Study questions.
1 – In the university policy text, where is the Disability Support Services office located?
2 – In the university policy text, rewrite the paragraph beginning "Each student must pursue his or her academic goals honestly" as a bulleted list that keeps its main facts.
3 – Summarize the university policy text in three sentences.

Text for analysis.
↓↓↓

Disability Support Services

If you have a physical, psychological, medical or learning disability that may impact your course work, please contact Disability Support Services, ECC (Educational Communications Center) Building, Room 128, (631) 632-6748. They will determine with you what accommodations, if any, are necessary and appropriate. All information and documentation is confidential.

Students who require assistance during emergency evacuation are encouraged to discuss their needs with their professors and Disability Support Services. For procedures and information go to the following website: http://www.stonybrook.edu/ehs/fire/disabilities

Academic Integrity

Each student must pursue his or her academic goals honestly and be personally accountable for all submitted work. Representing another person's work as your own is always wrong. Faculty are required to report any suspected instances of academic dishonesty to the Academic Judiciary. Faculty in the Health Sciences Center (School of Health Technology & Management, Nursing, Social Welfare, Dental Medicine) and School of Medicine are required to follow their school-specific procedures. For more comprehensive information on academic integrity, including categories of academic dishonesty, please refer to the academic judiciary website at http://www.stonybrook.edu/uaa/academicjudiciary/

Critical Incident Management

Stony Brook University expects students to respect the rights, privileges, and property of other people. Faculty are required to report to the Office of Judicial Affairs any disruptive behavior that interrupts their ability to teach, compromises the safety of the learning environment, or inhibits students' ability to learn. Faculty in the HSC Schools and the School of Medicine are required to follow their school-specific procedures.

↑↑↑

Supplied records.
↓↓↓

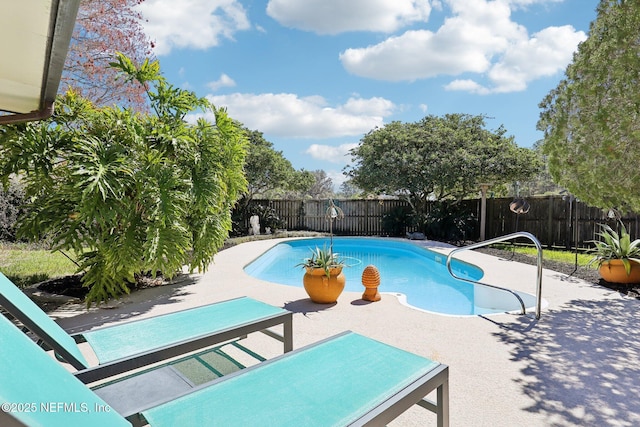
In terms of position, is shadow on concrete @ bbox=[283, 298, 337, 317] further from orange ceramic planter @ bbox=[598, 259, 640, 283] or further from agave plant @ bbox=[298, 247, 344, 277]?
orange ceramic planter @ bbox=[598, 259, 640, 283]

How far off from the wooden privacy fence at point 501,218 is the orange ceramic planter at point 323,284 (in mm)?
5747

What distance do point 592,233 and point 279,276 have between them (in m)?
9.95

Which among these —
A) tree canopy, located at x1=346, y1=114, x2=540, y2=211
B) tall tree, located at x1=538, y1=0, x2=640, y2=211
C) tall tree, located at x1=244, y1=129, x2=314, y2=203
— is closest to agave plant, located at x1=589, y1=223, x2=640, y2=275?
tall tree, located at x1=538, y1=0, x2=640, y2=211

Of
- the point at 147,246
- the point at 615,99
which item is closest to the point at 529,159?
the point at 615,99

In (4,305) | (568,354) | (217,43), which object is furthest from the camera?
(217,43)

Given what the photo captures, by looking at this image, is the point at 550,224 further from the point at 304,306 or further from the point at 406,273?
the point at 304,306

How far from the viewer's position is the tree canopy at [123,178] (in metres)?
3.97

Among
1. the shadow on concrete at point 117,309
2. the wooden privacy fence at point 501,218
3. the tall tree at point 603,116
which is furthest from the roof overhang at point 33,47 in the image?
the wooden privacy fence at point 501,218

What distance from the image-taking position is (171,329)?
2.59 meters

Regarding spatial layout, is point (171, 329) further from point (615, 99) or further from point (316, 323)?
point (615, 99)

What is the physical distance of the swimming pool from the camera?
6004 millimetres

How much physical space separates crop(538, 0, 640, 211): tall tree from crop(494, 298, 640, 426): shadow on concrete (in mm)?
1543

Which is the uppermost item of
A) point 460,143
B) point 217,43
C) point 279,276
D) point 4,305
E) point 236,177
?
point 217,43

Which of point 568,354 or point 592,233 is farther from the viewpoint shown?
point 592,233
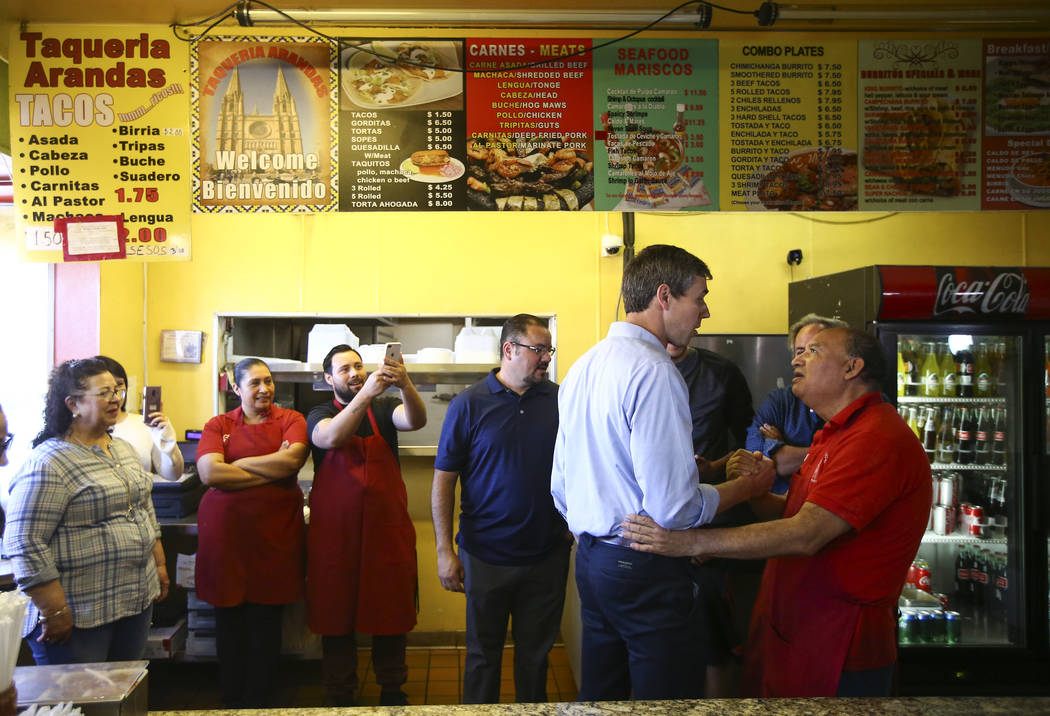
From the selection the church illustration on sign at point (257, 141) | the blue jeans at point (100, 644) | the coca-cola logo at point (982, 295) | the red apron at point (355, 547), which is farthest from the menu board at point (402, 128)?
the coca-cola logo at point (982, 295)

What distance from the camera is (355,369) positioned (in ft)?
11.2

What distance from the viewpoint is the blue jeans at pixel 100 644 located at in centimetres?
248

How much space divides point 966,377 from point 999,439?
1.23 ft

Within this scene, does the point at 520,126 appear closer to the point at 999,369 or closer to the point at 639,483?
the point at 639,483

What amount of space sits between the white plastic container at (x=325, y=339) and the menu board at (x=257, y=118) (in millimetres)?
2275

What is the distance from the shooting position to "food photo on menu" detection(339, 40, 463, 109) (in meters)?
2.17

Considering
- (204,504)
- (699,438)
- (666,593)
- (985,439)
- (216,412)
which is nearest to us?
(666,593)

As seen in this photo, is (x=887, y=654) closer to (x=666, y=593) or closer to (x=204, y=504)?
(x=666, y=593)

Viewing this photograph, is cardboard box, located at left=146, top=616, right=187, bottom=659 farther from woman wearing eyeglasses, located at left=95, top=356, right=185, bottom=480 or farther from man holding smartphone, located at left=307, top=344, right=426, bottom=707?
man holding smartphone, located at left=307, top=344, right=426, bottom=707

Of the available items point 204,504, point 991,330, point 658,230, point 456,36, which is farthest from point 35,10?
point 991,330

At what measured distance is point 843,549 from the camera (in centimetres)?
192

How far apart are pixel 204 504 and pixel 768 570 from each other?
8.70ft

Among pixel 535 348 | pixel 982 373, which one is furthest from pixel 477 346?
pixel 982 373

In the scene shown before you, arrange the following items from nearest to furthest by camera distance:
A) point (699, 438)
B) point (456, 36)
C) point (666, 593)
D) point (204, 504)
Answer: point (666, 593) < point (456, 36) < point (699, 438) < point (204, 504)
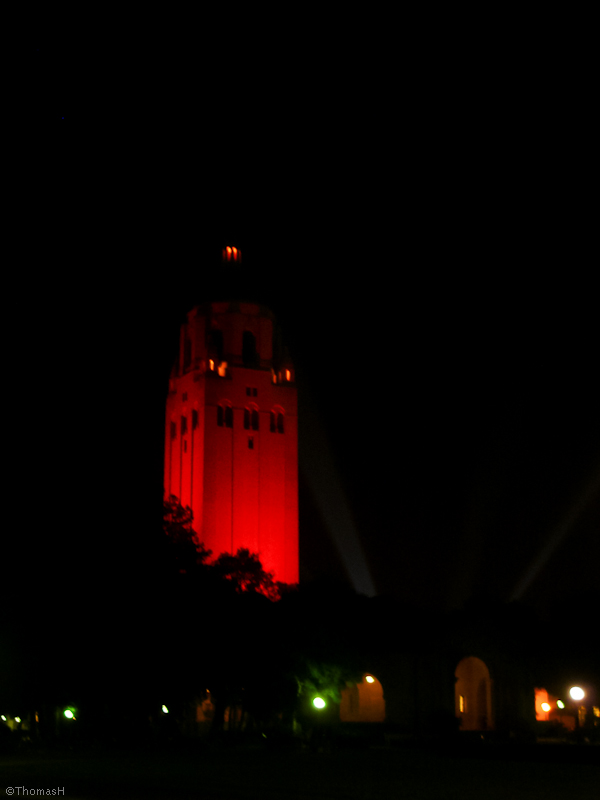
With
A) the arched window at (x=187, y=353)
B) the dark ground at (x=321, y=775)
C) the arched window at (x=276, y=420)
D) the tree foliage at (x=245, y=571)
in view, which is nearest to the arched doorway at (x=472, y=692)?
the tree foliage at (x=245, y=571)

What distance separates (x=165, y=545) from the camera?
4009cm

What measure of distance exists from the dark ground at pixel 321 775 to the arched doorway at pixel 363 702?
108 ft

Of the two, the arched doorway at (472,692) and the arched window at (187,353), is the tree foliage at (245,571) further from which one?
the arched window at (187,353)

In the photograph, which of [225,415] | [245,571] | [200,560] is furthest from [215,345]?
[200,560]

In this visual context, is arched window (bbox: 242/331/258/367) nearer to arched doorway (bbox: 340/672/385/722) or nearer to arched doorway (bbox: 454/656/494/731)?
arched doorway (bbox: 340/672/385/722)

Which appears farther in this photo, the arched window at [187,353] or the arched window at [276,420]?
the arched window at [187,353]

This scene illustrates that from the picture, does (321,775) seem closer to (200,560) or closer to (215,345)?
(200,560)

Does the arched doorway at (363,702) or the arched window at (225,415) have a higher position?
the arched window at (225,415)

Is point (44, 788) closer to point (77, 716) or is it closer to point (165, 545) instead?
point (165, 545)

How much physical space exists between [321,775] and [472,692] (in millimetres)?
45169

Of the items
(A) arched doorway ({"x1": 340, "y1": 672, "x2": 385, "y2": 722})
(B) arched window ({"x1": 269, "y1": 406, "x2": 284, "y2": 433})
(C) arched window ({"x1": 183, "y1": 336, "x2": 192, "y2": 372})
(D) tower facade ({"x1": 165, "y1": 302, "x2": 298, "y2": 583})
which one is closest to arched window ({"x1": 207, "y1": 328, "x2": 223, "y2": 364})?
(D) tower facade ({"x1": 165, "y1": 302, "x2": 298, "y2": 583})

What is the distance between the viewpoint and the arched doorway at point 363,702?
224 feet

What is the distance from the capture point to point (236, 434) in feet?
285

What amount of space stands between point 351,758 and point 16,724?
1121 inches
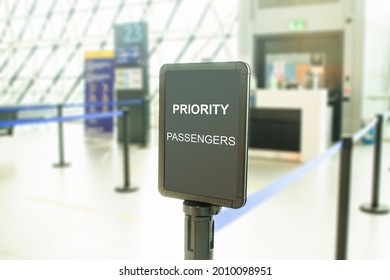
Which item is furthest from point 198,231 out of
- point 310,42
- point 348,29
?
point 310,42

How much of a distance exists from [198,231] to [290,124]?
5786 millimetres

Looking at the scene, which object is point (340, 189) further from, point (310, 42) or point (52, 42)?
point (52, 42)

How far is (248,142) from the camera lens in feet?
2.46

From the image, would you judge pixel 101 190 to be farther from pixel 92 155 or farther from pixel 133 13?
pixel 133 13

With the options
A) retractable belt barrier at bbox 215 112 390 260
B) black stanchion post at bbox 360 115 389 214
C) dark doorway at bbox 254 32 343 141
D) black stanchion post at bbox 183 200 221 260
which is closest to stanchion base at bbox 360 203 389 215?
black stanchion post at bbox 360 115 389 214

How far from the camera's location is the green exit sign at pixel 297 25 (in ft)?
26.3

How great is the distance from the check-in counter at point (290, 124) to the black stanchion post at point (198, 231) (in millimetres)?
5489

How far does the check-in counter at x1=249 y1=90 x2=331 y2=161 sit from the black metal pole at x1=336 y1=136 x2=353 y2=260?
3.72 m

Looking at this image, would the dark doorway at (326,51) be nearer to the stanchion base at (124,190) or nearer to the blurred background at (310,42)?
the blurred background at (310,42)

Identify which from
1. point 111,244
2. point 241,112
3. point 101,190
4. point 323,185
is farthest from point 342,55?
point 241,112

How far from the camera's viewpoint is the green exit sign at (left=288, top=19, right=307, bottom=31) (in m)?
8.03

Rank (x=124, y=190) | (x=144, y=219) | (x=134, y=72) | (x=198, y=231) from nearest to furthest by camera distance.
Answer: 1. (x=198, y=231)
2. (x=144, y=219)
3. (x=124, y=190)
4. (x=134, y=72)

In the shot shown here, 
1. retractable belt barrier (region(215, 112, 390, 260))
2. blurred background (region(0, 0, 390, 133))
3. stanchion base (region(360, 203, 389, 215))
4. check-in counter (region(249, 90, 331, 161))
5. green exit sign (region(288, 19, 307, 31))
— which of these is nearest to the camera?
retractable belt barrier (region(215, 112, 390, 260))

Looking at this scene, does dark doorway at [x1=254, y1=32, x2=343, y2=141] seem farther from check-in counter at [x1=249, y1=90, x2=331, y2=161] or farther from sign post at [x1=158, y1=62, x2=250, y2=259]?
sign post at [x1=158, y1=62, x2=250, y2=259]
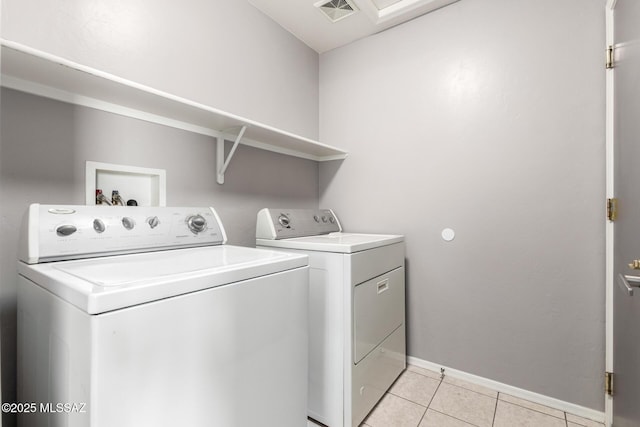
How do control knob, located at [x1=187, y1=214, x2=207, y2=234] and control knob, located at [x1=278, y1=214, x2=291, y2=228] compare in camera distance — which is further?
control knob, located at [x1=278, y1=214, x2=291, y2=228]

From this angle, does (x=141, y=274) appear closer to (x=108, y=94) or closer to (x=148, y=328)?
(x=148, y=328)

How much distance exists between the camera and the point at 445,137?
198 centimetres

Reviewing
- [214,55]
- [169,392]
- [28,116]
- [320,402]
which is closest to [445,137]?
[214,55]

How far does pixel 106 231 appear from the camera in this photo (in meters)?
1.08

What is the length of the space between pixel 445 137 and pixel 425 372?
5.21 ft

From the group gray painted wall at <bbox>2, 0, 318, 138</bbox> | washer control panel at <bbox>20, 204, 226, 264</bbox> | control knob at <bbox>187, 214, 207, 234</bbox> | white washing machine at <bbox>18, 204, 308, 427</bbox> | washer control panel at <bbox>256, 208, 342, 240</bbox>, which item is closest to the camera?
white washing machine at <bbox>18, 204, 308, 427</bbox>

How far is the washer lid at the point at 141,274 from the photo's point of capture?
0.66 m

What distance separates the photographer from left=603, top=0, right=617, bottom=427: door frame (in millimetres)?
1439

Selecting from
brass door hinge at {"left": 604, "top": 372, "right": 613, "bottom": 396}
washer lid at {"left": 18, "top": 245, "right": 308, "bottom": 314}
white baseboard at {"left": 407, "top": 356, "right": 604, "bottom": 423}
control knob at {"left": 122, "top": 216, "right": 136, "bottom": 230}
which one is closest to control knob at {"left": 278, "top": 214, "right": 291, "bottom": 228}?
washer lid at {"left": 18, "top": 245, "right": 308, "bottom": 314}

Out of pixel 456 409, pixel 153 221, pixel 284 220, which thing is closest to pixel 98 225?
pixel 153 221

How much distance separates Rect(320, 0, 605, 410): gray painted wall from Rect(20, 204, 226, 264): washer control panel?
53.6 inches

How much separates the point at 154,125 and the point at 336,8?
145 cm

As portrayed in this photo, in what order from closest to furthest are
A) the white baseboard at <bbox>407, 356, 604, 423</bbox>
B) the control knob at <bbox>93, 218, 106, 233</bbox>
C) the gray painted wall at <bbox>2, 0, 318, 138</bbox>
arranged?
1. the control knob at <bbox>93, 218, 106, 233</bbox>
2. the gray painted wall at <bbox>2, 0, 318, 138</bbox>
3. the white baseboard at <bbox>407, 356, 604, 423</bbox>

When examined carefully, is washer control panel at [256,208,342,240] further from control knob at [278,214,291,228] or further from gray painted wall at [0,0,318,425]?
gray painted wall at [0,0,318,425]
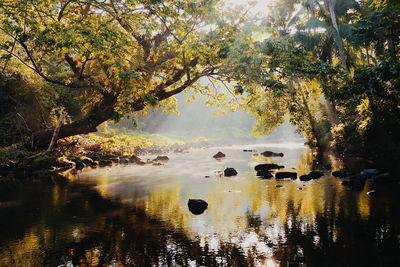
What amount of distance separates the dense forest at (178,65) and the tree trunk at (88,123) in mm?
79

↑↑↑

Your written answers.
1 – Room 128 of the ECC (Educational Communications Center) Building.

2 –
- Students must pursue their academic goals honestly and are personally accountable for all work they submit.
- Representing another person's work as your own is always wrong.
- Faculty must report any suspected academic dishonesty to the Academic Judiciary.
- Faculty in the Health Sciences Center (School of Health Technology & Management, Nursing, Social Welfare, Dental Medicine) and the School of Medicine follow their school-specific procedures.
- More information, including categories of academic dishonesty, is on the academic judiciary website: http://www.stonybrook.edu/uaa/academicjudiciary/

3 – Students with a disability that may affect their course work should contact Disability Support Services, which confidentially determines with them what accommodations are appropriate, and students who need help during emergency evacuation are encouraged to discuss it with their professors and that office. Students must pursue their academic goals honestly, and faculty are required to report suspected academic dishonesty to the Academic Judiciary. Faculty must also report disruptive behavior to the Office of Judicial Affairs, while faculty in the Health Sciences Center schools and the School of Medicine follow their school-specific procedures.